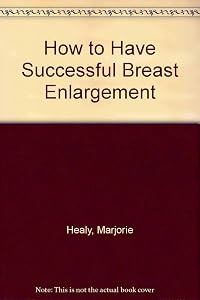 How to Have Successful Breast Enlargement by Marjorie Healy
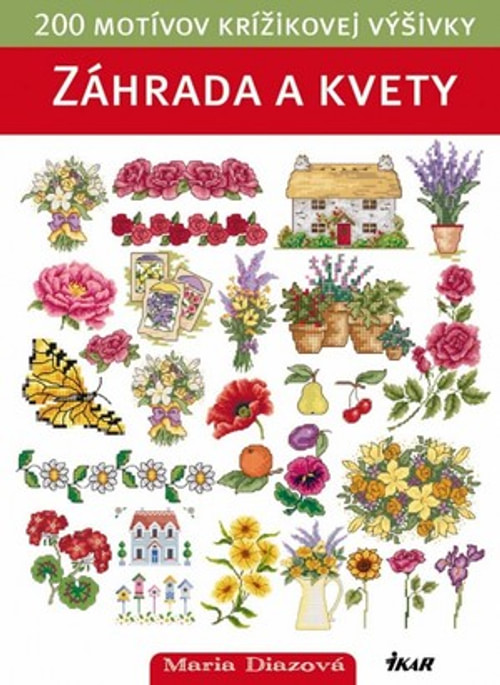 Záhrada a kvety. 200 motívov krížikovej výšivky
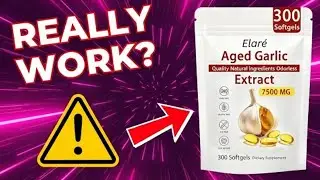 Elare Aged Garlic Extract Review: 7500mg Powerhouse or Cheap Supplement Scam? 🚨 (Don't Buy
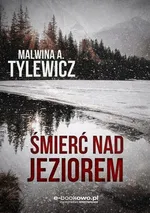 Śmierć nad jeziorem - Malwina A. Tylewicz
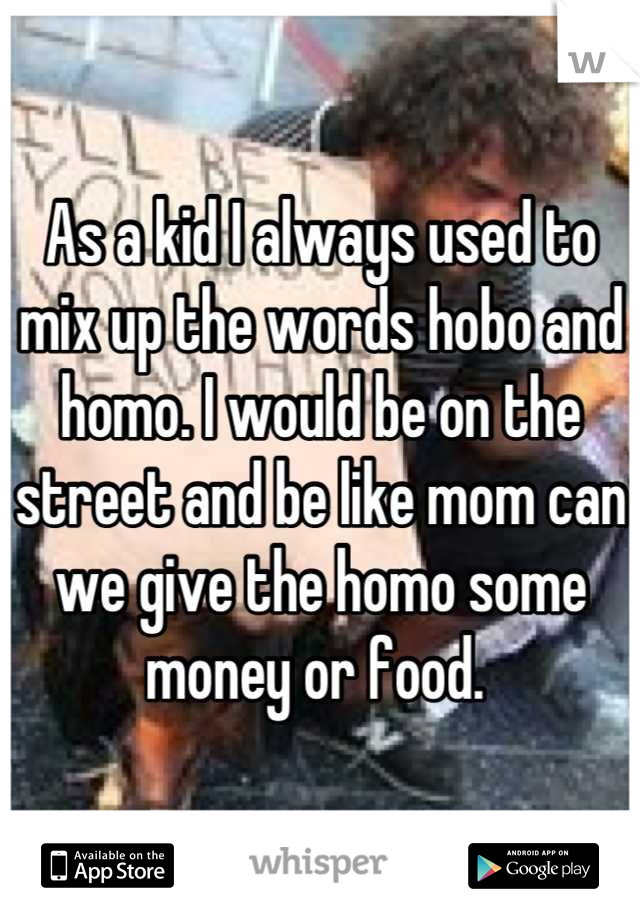 As a kid I always used to mix up the words hobo and homo. I would be on the street and be like mom can we give the homo some money or food. 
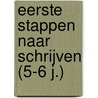 Eerste stappen naar schrijven (5-6 j.) door Onbekend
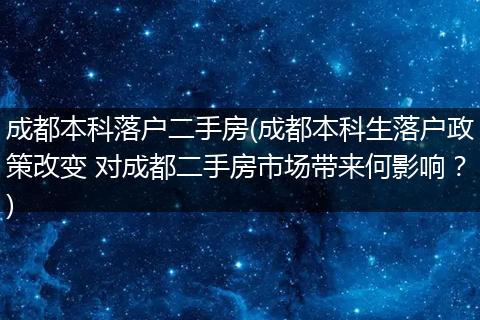 成都本科落户二手房(成都本科生落户政策改变 对成都二手房市场带来何影响？)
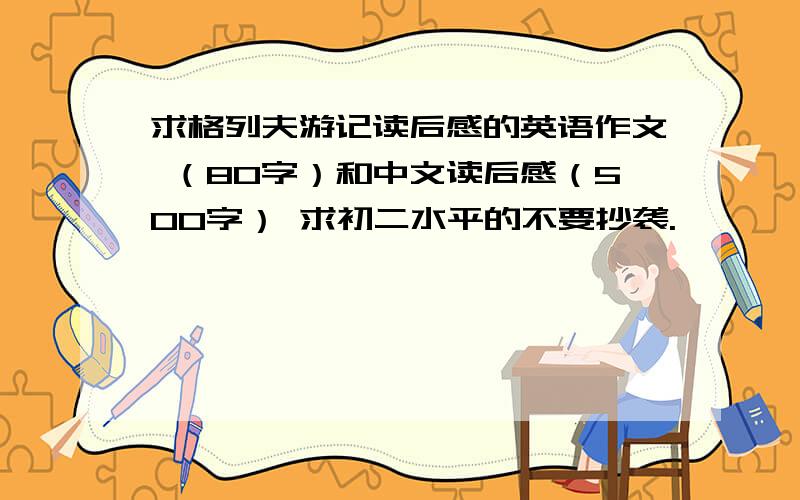 求格列夫游记读后感的英语作文 （80字）和中文读后感（500字） 求初二水平的不要抄袭.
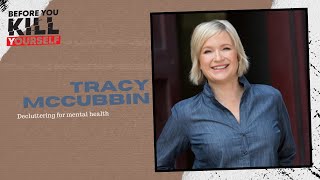 Tracy McCubbin  Decluttering for mental health [upl. by Pergrim658]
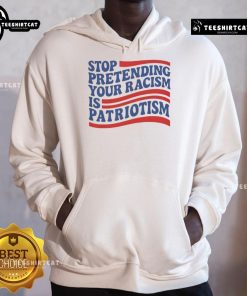 Alt Text: Good Stop Pretending Your Racism Is Patriotism Hoodie in black, featuring bold white text design for social justice awareness.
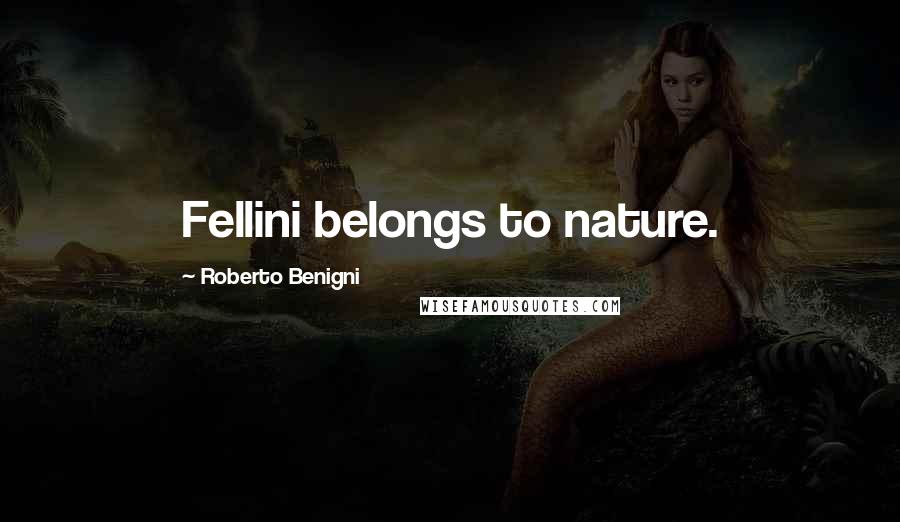 Roberto Benigni Quotes: Fellini belongs to nature.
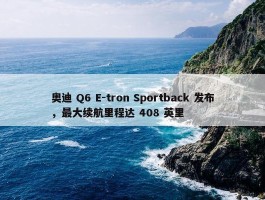 奥迪 Q6 E-tron Sportback 发布，最大续航里程达 408 英里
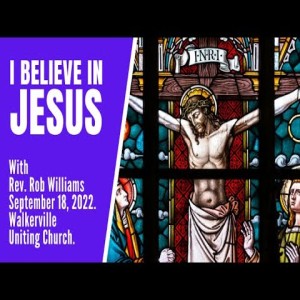 ”I believe in Jesus Christ…” Sunday 18th Sept, 2022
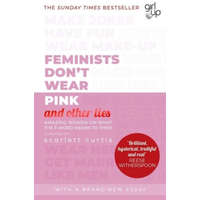  Feminists Don't Wear Pink (and other lies) – Scarlett Curtis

+++++

■ What you should do ■
Using the records above, output their complete text exactly, minus any images.

■ Solution to the problem ■
 How to Have Successful Breast Enlargement by Marjorie Healy
 Záhrada a kvety. 200 motívov krížikovej výšivky
 Elare Aged Garlic Extract Review: 7500mg Powerhouse or Cheap Supplement Scam? 🚨 (Don't Buy
 Śmierć nad jeziorem - Malwina A. Tylewicz
 As a kid I always used to mix up the words hobo and homo. I would be on the street and be like mom can we give the homo some money or food. 
 Eerste stappen naar schrijven (5-6 j.) door Onbekend
 成都本科落户二手房(成都本科生落户政策改变 对成都二手房市场带来何影响？)
 求格列夫游记读后感的英语作文 （80字）和中文读后感（500字） 求初二水平的不要抄袭.
 Tracy McCubbin  Decluttering for mental health [upl. by Pergrim658]
 Alt Text: Good Stop Pretending Your Racism Is Patriotism Hoodie in black, featuring bold white text design for social justice awareness.
 Roberto Benigni Quotes: Fellini belongs to nature.
 奥迪 Q6 E-tron Sportback 发布，最大续航里程达 408 英里
 ”I believe in Jesus Christ…” Sunday 18th Sept, 2022
  Feminists Don't Wear Pink (and other lies) – Scarlett Curtis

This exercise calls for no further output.